AIM OF THE EXERCISE: Please answer from the conference report below: on what dates is the second Objects in Bioinformatics conference held?

PASSAGE SHOWN:
════

HINXTON, UK --More than 200 users and vendors of bioinformatics tools and genomic data will converge at the Wellcome Trust Genome Campus here for the second Objects in Bioinformatics conference August 3-4. August being vacation season here, attendance is expected to be down slightly from last year's event, but "the quality and variety of poster presentations demonstrates how far the field has moved in the last 12 months," observed Alan Robinson of the European Bioinformatics Institute (EBI) outstation of the European Molecular Biology Laboratory, the host of the conference.
The work of the Life Sciences Research Task Force toward establishing standards within biology through the use of CORBA and IDL will be a main theme at the meeting, Robinson said.
"Through technologies such as CORBA being demonstrated at Objects in Bioinformatics the possibility of integrating biological information from, for example, sequence, metabolic, regulatory, and expression databases in a coherent, standardized manner is becoming a reality. This promises a very exciting future for functional genomics research that requires pooling data from many disparate sources," Robinson remarked.
He said another theme that emerged from the 35 poster presentations and more than 20 invited speakers is "the development and application of object-oriented databases for capturing and storing biological information." For example, a presentation by Richard Baldock of the UK's Medical Research Centre will demonstrate how his group is developing a digital atlas of mouse development for use as a spatial reference and standardized nomenclature for a gene-expression database.

════

RECORD EXTRACTS:
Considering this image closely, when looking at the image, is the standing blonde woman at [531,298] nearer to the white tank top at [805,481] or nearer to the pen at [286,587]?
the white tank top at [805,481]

════

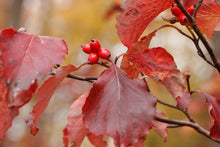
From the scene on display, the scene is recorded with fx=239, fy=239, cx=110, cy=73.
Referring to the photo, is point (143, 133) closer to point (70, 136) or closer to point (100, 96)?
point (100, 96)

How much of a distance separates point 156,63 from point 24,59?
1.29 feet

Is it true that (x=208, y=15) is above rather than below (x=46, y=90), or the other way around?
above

════

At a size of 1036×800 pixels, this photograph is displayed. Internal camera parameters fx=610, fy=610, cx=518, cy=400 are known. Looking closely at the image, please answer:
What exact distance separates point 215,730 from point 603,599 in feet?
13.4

════

RESULT OF THIS TASK: August 3-4.